2. 参照変数を別のオブジェクトに再割り当てする

参照変数に対して別のオブジェクトを代入すると、それまで参照していたオブジェクトとの結び付きが切れます。これにより、再割り当て前のオブジェクトがGCの対象になります。

コード例

public class GCTest2 {
    public static void main(String[] args) {
        String str1 = "Welcome to TutorialsPoint";
        String str2 = "Welcome to Tutorix"; // それぞれstr1、str2から参照されているため、まだGCの対象ではない
        str1 = str2; // str1が参照していたStringオブジェクトはGCの対象になった
        System.out.println("str1: " + str1);
    }
}

実行結果

str1: Welcome to Tutorix

3. 孤立したオブジェクト群(Island of Isolation)を作る

複数のオブジェクトが互いに参照し合っていても、外部からそれらへ到達できる参照がひとつもなければ、全体として到達不可能な状態になります。
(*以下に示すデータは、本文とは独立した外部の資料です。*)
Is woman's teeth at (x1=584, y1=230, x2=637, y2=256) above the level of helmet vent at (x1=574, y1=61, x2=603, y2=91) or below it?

このような状態は「孤立した島」と呼ばれ、グループ全体がGCの対象となります。

コード例

public class IslandTest {
    IslandTest instance;

    public static void main(String[] args) {
        IslandTest a = new IslandTest(); // オブジェクトA
        IslandTest b = new IslandTest(); // オブジェクトB
        a.instance = b; // AがBを参照
        b.instance = a; // BがAを参照
        a = null;
        b = null; // 外部からの参照が消え、AとBは互いだけを参照する孤立した島になる → GCの対象
    }
}

4. 匿名オブジェクトを使う

変数に代入せずに生成される匿名オブジェクトは、使用後すぐに参照を持たないため、そのままGCの対象になります。

コード例

public class AnonymousTest {
    public static void main(String[] args) {
        System.out.println(new String("Hello").length()); // 一時的なオブジェクトで、使用後は即座にGCの対象になる
    }
}

まとめ

オブジェクトをGCの対象にするポイントは、「そのオブジェクトへの有効な参照をすべて断ち切ること」です。主な方法は以下の通りです。

  • 参照変数にnullを代入する
  • 参照変数を別のオブジェクトに再割り当てする
  • 外部から到達できない孤立したオブジェクト群を作る
  • 変数に保持しない匿名オブジェクトとして使う

JVMのガベージコレクタは、これらの到達不可能なオブジェクトを適切なタイミングで自動的に回収し、メモリを効率的に管理してくれます。